Mi mamá los convenció de no agredirlo, prometiéndoles comida también para ellos. Ya reconciliados, los tres compartieron la hora del desayuno, un día de estricta cuarentena. Los tres sentados en un andén de Chagualo, un barrio de la periferia del centro de Medellín, bajo un pomarroso adulto que les protegía de la mirada del sol.
La defensa del derecho de las personas a no padecer hambre y a una alimentación adecuada, se empezó a consolidar en 1996, en la Cumbre Mundial sobre la Alimentación. Se fortaleció la lucha contra el hambre y el discurso neoliberal del necesario crecimiento económico de los países para vencerla. Sin embargo, el libre mercado, la distribución del ingreso y la desigualdad parecen provocar que nademos contra corriente en el intento por lograrlo. Las víctimas de este flagelo son invisibles y los indigentes son los que menos caben en el proyecto de erradicar el hambre mundial. La indigencia es un piso subterráneo donde la gente deja de ser visible, humana.

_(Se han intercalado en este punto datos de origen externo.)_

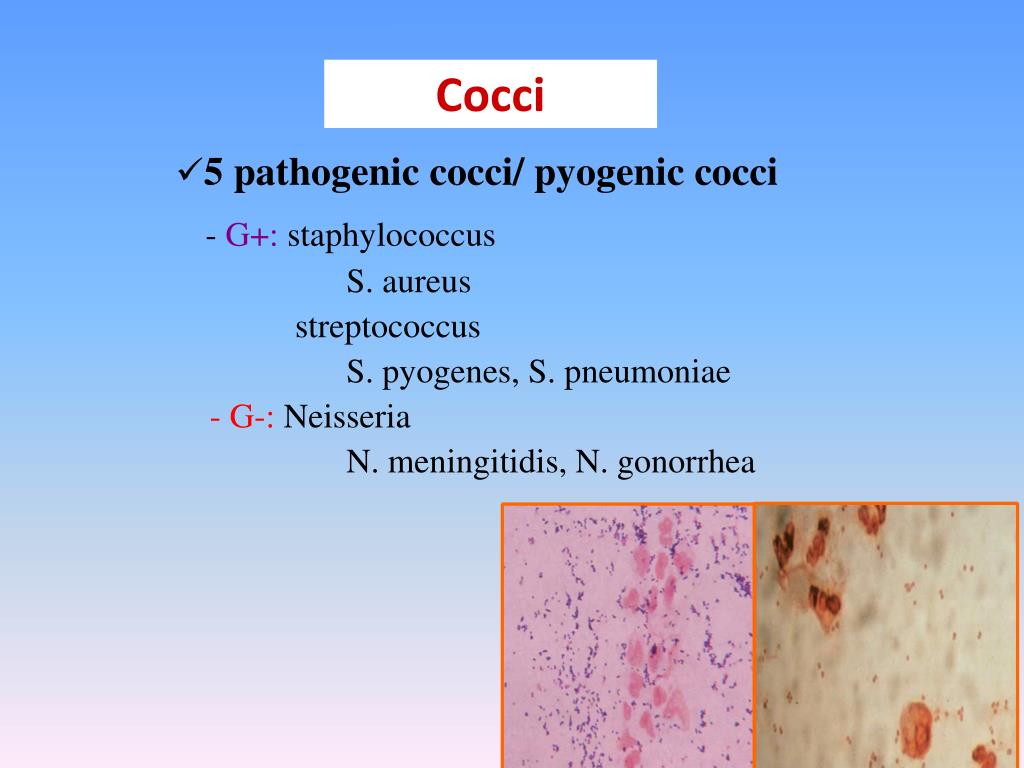 Cocci

✓5 pathogenic cocci/ pyogenic cocci

- G+: staphylococcus

S. aureus

streptococcus

S. pyogenes, S. pneumoniae

- G-: Neisseria

N. meningitidis, N. gonorrhea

Cuando en el país levantaron definitivamente la orden de aislamiento, los habitantes de la calle retomaron sus oficios habituales. Los volví a ver pedir monedas, golpear llantas con un palo en los semáforos, insinuar que le consiguen a uno el taxi en el paradero, pedir desperdicios en los restaurantes.
Una noche, ya muy tarde, mi mamá y yo todavía no lográbamos dormir. Después de meses, habíamos vuelto a escuchar los zumbidos de los carros cuando cruzaban de norte a sur, como un rasguño violento. Atentas sin querer a los sonidos de la calle, oímos de repente la conversación espontánea de dos hombres. Como quien comenta la calidad de un platillo en un restaurante, el primero calificaba la comida que habían tirado en una esquina. “Vaya, vaya que todavía hay”, dijo. Al que recibió las indicaciones, lo sentimos alejarse con ímpetu y emocionado.
Adentro, en la calidez de nuestro hogar, hicimos silencio, como expresando condolencias por habitar un planeta en el que no tener que buscar la comida en la basura ni comerla podrida, es un privilegio. Y recuerdo nuevamente las letras Caparrós, cuando dicen que no hay nada que esté más presente en nuestras vidas que el hambre. Pero, a la vez, para gran mayoría de nosotros, nada más lejos que el hambre verdadera.